The hard work is beginning to be recognised, revenue is growing, and a business in the digital assets and blockchain space is about to be involved in a material corporate transaction, whether an investment round or a purchase or sale of the company (a “Transaction”). In this article, Simon Grimshaw, Counsel in our Mergers and Acquisition and Private Equity Practices suggests “the three R’s” for digital assets and blockchain business preparing for that all important Transaction.
Readiness
Any transaction is going to include an element of due diligence and, in today’s market, a good amount of it. This involves investors’ advisors (such as lawyers, tax advisors and accountants) asking questions and reviewing various information relating to your business. Typically this information is uploaded to an online file sharing platform, usually referred to as a data site. This review exercise is time and resource intensive (see 2 below!) but there is a lot you can do in advance to smooth this process:
- Work with your own advisors to prepare for this as much as possible in advance. Your own financial advisors and lawyers in particular, can give you a typical list of due diligence questions which you can use as a framework for building your datasite.
- Consider from the point of view of the reviewer – although file names and a filing system may make perfect sense to you, will they to me?
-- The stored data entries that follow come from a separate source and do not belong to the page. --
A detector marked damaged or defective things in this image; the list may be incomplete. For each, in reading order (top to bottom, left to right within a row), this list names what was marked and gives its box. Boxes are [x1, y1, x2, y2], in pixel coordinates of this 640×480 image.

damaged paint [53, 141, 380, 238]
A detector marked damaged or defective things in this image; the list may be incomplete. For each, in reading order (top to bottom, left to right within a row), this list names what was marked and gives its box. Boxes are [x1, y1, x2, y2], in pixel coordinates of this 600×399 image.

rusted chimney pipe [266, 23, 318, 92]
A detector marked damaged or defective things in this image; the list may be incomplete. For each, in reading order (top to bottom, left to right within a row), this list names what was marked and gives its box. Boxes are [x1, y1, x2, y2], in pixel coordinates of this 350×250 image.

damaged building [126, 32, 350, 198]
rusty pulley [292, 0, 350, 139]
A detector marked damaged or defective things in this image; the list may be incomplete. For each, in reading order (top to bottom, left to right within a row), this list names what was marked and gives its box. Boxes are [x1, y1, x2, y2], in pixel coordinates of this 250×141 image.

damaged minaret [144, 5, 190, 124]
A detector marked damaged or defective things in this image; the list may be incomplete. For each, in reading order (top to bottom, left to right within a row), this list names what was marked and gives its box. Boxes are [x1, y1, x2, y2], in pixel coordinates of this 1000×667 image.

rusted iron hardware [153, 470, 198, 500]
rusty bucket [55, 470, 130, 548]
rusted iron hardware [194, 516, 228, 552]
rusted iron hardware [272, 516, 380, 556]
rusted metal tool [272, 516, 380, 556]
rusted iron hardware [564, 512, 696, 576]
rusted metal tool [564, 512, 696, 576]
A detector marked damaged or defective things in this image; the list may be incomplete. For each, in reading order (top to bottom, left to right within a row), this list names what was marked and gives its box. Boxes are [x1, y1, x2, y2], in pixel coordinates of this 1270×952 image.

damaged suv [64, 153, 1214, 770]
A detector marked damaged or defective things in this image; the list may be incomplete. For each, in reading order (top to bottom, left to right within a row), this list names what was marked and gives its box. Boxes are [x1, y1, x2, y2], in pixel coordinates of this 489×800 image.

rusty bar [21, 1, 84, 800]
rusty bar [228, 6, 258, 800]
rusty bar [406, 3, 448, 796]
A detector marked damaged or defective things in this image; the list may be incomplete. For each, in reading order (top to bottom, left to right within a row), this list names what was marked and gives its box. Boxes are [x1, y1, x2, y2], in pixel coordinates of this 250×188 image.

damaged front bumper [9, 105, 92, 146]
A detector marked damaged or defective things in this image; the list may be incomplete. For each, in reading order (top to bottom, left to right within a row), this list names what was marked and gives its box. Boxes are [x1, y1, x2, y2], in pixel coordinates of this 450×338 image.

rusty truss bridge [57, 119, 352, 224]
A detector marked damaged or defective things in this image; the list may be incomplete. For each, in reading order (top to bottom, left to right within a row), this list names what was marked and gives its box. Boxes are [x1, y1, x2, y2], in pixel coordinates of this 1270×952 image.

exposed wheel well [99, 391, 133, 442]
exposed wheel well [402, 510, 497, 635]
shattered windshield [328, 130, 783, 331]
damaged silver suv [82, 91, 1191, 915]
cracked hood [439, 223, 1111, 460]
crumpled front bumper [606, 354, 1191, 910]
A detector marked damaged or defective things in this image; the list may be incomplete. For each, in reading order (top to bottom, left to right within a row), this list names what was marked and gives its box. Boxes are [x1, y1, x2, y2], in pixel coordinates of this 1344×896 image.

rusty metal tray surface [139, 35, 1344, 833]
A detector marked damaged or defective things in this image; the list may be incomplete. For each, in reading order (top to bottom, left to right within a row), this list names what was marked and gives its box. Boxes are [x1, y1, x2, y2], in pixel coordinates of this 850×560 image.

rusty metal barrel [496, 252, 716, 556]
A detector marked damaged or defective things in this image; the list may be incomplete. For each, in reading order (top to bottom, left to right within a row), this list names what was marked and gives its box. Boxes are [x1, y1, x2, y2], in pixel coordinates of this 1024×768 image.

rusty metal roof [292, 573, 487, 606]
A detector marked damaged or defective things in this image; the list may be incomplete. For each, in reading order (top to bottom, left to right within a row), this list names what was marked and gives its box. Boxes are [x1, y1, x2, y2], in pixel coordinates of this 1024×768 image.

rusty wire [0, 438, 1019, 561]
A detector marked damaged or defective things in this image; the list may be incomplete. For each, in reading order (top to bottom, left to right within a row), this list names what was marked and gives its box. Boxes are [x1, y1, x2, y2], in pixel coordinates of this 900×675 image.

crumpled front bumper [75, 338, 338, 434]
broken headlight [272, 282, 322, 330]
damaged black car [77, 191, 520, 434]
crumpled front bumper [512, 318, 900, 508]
Try to organise your information so that a third party could work out the contents of a document without having to open it. Use a formal online data room rather than just file sharing. In the context of a funding round, they are not expensive and the short-term inconvenience will be outweighed by the subsequent benefits.
- Be open in your disclosures. Your investors will be working with you for a number of years, so be clear with them both in your conversations and disclosures about the risk areas for your business. Anticipate the awkward questions.